◆ **Assignment A**: List every person named in the article on hunger in America, including its author line and photo caption.
◆ **Assignment B**: Reproduce the part of the article on hunger in America between "With the record-breaking" and "no party affiliation.", inclusive, word for word.
◆ **Assignment C**: Write the next part of the article on hunger in America, picking up after its last sentence.

[Text passage Boundary: Start]

Solving hunger is America’s lowest-hanging fruit 

Dilip Rao is the Founder & CEO of Sharebite, an enterprise meal-benefits platform on a mission to ensure every worker in America is fed. He writes about leadership, service, and the role of business in strengthening communities.

SNAP
People carry bags of groceries during a free food distribution for recipients of the Supplemental Nutrition Assistance Program (SNAP) organized by the Volusia County Sheriff's Office and The Jewish Federation at the Daytona International Speedway in Daytona Beach, Florida, on November 9, 2025.
MIGUEL J. RODRIGUEZ CARRILLO/AFP via Getty Images

Hunger, sadly, is as American as apple pie: a crisis we seem to revisit each budget cycle but never resolve.

With the record-breaking federal government shutdown finally over and access to the Supplemental Nutrition Assistance Program (SNAP) no longer in entering the Supreme Court’s domain, millions of Americans have been once again caught in the crossfire of political brinkmanship. The country’s food safety net — already in tatters — has been grievously abused.

Hunger, meanwhile, has no party affiliation. 

As Republican Senator Josh Hawley points out in The New York Times, this isn’t a fringe issue. Hunger affects every corner of American life. Nearly 90% of U.S. adults report grocery prices as a source of household stress, and roughly one in seven Americans experience food insecurity each year (a figure likely vastly underreported).

That’s 47 million Americans. And heading into the 2026 midterms, with the Household Food Security Report on indefinite pause, the true number will be unknown. When a nation stops measuring a problem, it signals either indifference or unwillingness to confront it. 

Solving hunger in America offers a rare opportunity for lawmakers to achieve victory over a decades-long battle – one that’s both morally right and economically sound (not to mention cementing public favor, and future elections). Failing to act is not only a policy failure, but a betrayal of the founding compact to respect and govern the people of this nation.

Jefferson’s vision

Thomas Jefferson, who envisioned an agrarian democracy as the foundation of American prosperity, famously wrote to George Washington, “Agriculture is our wisest pursuit, because it will in the end contribute most to real wealth, good morals, and happiness.” He saw prosperity, virtue, and happiness as inseparable. Yet today, while America has mastered agricultural production and become one of the world’s largest food exporters, we’ve failed to ensure that our own citizens can share that abundance.

On a human level, it’s unconscionable. On an economic level, it’s catastrophic. 

Every year, hunger costs the U.S. economy over $160 billion in avoidable healthcare costs, lost productivity, and diminished potential. Children who are undernourished perform worse academically, reducing future earning potential. Adults facing food insecurity experience higher rates of chronic disease, depression, and workplace absenteeism. These failures compound across generations, economic tiers, and party lines. In any other context, an inefficiency this large would be treated as a national emergency. With hunger, we shrug.

Meanwhile, the affordability gap between wages and grocery prices keeps widening. Food inflation continues to outpace income growth, and the fragility of our federal programs, like SNAP, means millions of Americans live one budget cycle away from losing their most basic lifeline. We can’t keep patching a system that catches people when they fall, but rarely helps them rise. The next evolution of America’s safety net must be a trampoline – one that propels people upward without overdependence on Washington.

[Text passage Boundary: End]
[Source information Boundary: Start]

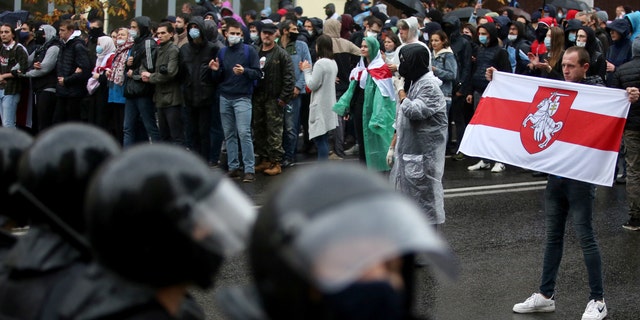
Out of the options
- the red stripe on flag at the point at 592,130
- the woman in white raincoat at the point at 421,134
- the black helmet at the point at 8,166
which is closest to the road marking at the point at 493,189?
the woman in white raincoat at the point at 421,134

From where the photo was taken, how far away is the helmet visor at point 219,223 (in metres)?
2.31

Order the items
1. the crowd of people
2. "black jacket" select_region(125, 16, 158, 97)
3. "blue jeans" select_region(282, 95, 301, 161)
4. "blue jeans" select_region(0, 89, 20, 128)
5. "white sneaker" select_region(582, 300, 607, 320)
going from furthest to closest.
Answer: "blue jeans" select_region(0, 89, 20, 128) < "blue jeans" select_region(282, 95, 301, 161) < "black jacket" select_region(125, 16, 158, 97) < "white sneaker" select_region(582, 300, 607, 320) < the crowd of people

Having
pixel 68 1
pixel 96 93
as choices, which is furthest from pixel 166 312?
pixel 68 1

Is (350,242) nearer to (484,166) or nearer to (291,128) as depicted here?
(291,128)

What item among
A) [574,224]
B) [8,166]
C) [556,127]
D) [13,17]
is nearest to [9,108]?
[13,17]

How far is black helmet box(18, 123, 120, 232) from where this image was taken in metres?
2.77

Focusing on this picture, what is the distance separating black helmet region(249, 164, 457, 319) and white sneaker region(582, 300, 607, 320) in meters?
5.24

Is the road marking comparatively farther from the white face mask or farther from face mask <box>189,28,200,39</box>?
face mask <box>189,28,200,39</box>

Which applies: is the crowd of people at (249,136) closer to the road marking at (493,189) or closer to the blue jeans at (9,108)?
the blue jeans at (9,108)

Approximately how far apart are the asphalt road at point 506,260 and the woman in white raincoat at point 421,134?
24.9 inches

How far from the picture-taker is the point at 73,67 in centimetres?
1428

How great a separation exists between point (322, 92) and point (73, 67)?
3.49 metres

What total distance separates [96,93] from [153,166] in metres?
12.3

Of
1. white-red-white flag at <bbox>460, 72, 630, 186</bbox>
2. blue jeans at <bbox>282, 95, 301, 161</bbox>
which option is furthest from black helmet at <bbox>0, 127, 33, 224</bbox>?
blue jeans at <bbox>282, 95, 301, 161</bbox>
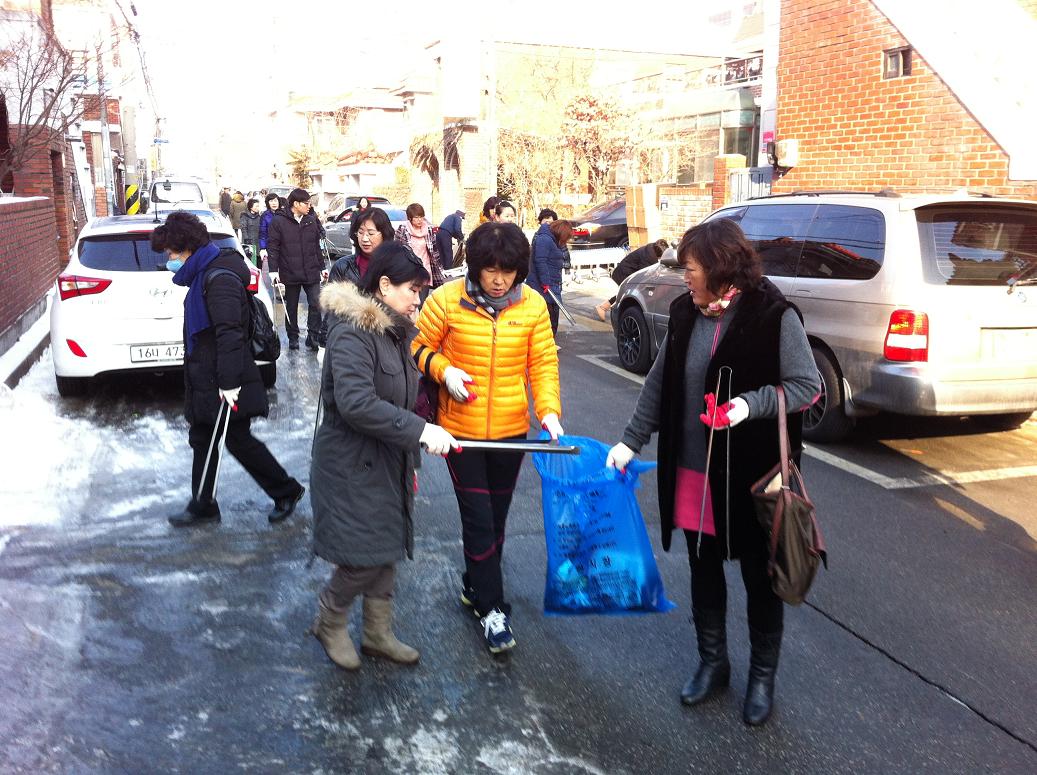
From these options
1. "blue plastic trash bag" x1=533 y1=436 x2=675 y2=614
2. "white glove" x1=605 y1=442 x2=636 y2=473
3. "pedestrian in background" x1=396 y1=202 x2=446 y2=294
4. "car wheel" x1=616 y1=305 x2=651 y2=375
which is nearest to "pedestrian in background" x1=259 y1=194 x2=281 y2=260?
"pedestrian in background" x1=396 y1=202 x2=446 y2=294

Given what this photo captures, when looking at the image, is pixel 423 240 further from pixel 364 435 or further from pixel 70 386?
pixel 364 435

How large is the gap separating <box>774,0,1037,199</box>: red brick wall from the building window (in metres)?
0.08

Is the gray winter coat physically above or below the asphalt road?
above

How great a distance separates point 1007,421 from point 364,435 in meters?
5.98

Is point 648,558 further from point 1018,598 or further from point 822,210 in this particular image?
point 822,210

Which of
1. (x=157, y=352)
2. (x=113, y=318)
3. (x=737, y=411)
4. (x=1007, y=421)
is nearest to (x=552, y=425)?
(x=737, y=411)

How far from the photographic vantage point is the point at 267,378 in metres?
8.92

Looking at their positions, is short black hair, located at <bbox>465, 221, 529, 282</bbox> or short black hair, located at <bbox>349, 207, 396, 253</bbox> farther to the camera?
short black hair, located at <bbox>349, 207, 396, 253</bbox>

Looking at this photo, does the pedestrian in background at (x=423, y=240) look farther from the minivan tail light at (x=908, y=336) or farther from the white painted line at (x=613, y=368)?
the minivan tail light at (x=908, y=336)

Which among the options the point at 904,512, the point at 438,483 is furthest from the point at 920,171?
the point at 438,483

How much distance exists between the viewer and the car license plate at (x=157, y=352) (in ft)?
26.6

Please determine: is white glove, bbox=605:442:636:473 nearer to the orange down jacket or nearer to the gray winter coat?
the orange down jacket

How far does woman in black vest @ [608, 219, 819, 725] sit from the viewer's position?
3152 mm

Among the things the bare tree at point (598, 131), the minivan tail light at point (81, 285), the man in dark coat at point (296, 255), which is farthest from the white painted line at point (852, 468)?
the bare tree at point (598, 131)
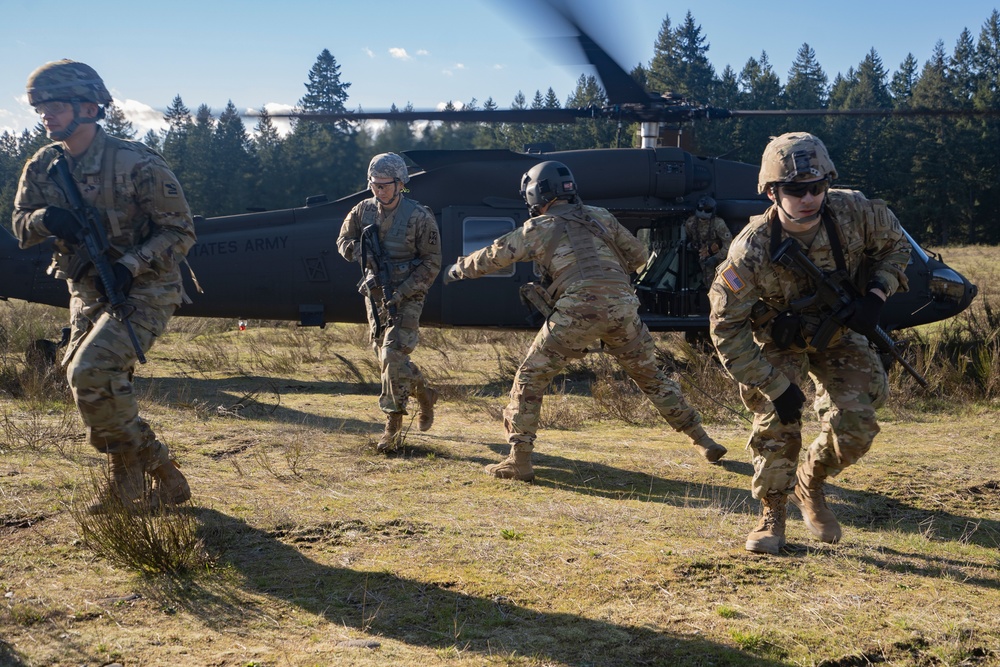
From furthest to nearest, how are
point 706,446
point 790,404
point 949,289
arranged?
point 949,289, point 706,446, point 790,404

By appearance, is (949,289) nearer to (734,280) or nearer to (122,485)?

[Source information Boundary: End]

◆ **Answer space A**:
Dilip Rao
Miguel J. Rodriguez Carrillo
Josh Hawley
Thomas Jefferson
George Washington

◆ **Answer space B**:
With the record-breaking federal government shutdown finally over and access to the Supplemental Nutrition Assistance Program (SNAP) no longer in entering the Supreme Court’s domain, millions of Americans have been once again caught in the crossfire of political brinkmanship. The country’s food safety net — already in tatters — has been grievously abused.

Hunger, meanwhile, has no party affiliation.

◆ **Answer space C**:
This isn’t theoretical. Other nations have already done it. In 1976, Brazil launched its Workers Food Program, using tax incentives to encourage private sector participation. The result was a healthier, more productive labor force and a reduction in national hunger rates – all without expanding government. France, similarly, tackled food waste by requiring supermarkets to redirect surplus food to charities rather than discard it. 

Each example shows that political will – not resource scarcity – is the real constraint. Congress could follow suit by modernizing the tax code to align public and private interests.

Just as we invest in roads, schools, bridges, and broadband to help strengthen our economy, we should invest in the one thing that every citizen needs to function: food. While critics may argue food is an individual’s responsibility, the data shows it’s as much public infrastructure as it is a basic need. 

Every $1 invested in reducing food insecurity generates roughly $3 in economic activity through improved health outcomes, educational attainment, and workforce productivity. In any rational market, that’s a positive return on investment – and something we, as a capitalist nation, should rally around.

Our nation, founded on the idea of opportunity and earned abundance, is increasingly defined by the daily indignities of scarcity. The question is not whether we possess the resources to end hunger in America (we do), but whether we’ll mobilize them. That requires a clear vision, political courage, and most importantly, bipartisan support for a solution that lasts longer than a single budget cycle.

A systemic solution could restore our economic vitality while also helping renew the American Dream by ensuring every American benefits from our prosperity, rather than merely witnessing it. And American lawmakers can right the ship in months, not years. 

After all, Jefferson understood that food sustains more than bodies; it sustains the republic itself. We would all do well to remember that.

The opinions expressed in Fortune.com commentary pieces are solely the views of their authors and do not necessarily reflect the opinions and beliefs of Fortune.